Le mot « prière » résonne d’une manière bien particulière dans la pierre rugueuse des temples cévenols et sous les voûtes de bois de nos communautés. Depuis le Refuge, ces terres du Sud sont marquées par une piété à la fois simple et robuste. S’il fut un temps où l’enfance protestante se cachait pour prier, aujourd’hui, l’apprentissage de la prière fait partie intégrante de la vie ecclésiale, au sein des paroisses rurales comme dans les bourgs d’Alès, Anduze ou Saint-Hippolyte-du-Fort. Mais comment, concrètement, accompagne-t-on les enfants sur ce chemin ? Quels outils la tradition protestante du Midi mobilise-t-elle pour transmettre, sans imposer, ces gestes et paroles qui relient à Dieu ?
L’initiation à la prière dans les Églises cévenoles commence, souvent, par la découverte de la Bible. Si l’Église réformée de France — devenue aujourd’hui l’Église protestante unie de France (EPUdF) — accorde une place centrale au texte biblique, c’est qu’il façonne non seulement la foi mais aussi l’expression priante.
Cette reliance au texte biblique favorise une prière enracinée, vivante, qui ouvre davantage sur l’écoute que sur la récitation.
Aucune Église protestante, même dans la discrétion cévenole, ne se résume à une catéchèse figée. Les outils d’éveil à la prière y sont multiples, souvent créatifs et adaptés à une génération curieuse, exposée à mille sollicitations.
Selon une enquête menée en 2021 par la région EPUdF Cévennes-Languedoc-Roussillon (source : Actes Synodaux régionaux), 87% des écoles bibliques proposent au moins une fois par mois un temps de prière créatif, sous l’une de ces formes.
Dans l’héritage réformé local, le culte n’est pas réservé aux adultes. La liturgie elle-même se veut inclusive : de nombreux temples — Saint-Jean-du-Gard, Lasalle, Sumène — insèrent des temps de prière adaptés aux enfants, appelés parfois « liturgie mineure ».
Ces pratiques révèlent un équilibre cher aux protestants du Midi : prier ensemble, dans la diversité des âges, sans sacrifier la sobriété traditionnelle.
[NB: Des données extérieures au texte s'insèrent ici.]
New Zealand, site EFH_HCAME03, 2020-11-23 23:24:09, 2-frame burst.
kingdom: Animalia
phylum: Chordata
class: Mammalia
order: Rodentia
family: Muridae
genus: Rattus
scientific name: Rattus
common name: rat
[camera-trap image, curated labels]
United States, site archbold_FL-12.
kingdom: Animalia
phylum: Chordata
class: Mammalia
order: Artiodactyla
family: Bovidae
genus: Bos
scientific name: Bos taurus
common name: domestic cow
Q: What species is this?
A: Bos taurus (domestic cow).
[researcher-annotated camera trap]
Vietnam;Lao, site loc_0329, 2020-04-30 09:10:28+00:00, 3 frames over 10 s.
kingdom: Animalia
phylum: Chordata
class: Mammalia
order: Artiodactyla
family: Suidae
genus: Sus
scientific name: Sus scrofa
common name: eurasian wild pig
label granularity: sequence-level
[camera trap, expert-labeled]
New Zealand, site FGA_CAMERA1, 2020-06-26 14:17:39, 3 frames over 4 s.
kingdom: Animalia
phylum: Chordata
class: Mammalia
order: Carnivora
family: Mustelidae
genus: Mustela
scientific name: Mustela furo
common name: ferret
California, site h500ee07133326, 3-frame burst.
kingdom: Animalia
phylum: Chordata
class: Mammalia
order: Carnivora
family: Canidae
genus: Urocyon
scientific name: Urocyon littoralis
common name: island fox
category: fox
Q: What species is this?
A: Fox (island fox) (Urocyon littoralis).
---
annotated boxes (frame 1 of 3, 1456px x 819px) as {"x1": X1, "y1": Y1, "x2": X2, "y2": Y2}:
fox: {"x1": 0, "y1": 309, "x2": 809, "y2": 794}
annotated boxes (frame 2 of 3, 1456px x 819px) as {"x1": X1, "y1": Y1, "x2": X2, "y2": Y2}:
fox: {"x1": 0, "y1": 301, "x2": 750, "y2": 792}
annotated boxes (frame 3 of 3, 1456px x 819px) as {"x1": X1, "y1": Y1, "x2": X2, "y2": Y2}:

La prière ne saurait être confinée au temple. Dans la culture cévenole, souvent rurale et dispersée, la vie d’Église se prolonge dans les foyers.
Si la tradition protestante cévenole craint l’automatisme et la récitation, elle valorise l’écoute : écouter Dieu, soi-même, l’autre. Plusieurs temples proposent des « ateliers silence », inspirés d’Hildegarde de Bingen ou de Taizé :
Selon l’équipe pastorale de l’EPUdF région Cévennes-Languedoc, ces formes de prière silencieuse rencontrent un accueil croissant, permettant à chaque enfant de s’approprier le langage de la foi sans intimidation ni contrainte.
On rapporte ainsi qu’à Saint-Martin-de-Boubaux, lors d’un culte intergénérationnel en 2022, une fillette a spontanément demandé : « Est-ce que Dieu m’écoute si je chuchote ? » La pasteure a répondu par un sourire, puis, dans un silence habité, chacun a murmuré sa prière à Dieu. Un geste simple, mais une découvrerte majeure pour l’enfant : Dieu ne mesure pas le volume, il entend l’intime.
A Anduze, des galets peints circulent de famille en famille durant le Carême : chaque semaine, un enfant confie à Dieu une chose difficile, puis offre le galet à un voisin. Ce geste discret perpétue l’esprit de solidarité priante, chère à la mémoire huguenote, où la foi s’exprime dans le secret du quotidien plutôt que dans le spectacle.
Un ancien catéchète de Lasalle aime rappeler qu’aux obsèques des « anciens » du village, il retrouvait souvent, glissée dans la Bible du défunt, la première prière écrite en école biblique… preuve que rien ne se perd, dans ces Cévennes où l’histoire et la foi se tissent indissociablement.
Transmettre la prière en Cévennes, ce n’est ni répéter des formules toutes faites, ni laisser l’enfant seul face à l’invisible. C’est inventer, chaque semaine, des chemins pour que la parole de l’enfant devienne parole devant Dieu, ancrée dans la tradition, mais absolument vivante. Récits bibliques incarnés, rituels contagieux de simplicité, silences habités, gestes créatifs, tout converge vers une même conviction : il n’existe pas une façon unique de prier, mais un patrimoine à habiter ensemble, dans la confiance et la liberté.
La mémoire huguenote du Midi, à travers ces outils d’initiation, rappelle que la prière est une aventure partagée : un espace où les voix d’enfants, timides ou audacieuses, sont attendues non pour leurs performances, mais parce qu’elles disent, à leur façon, le visage toujours neuf de l’âme protestante des Cévennes.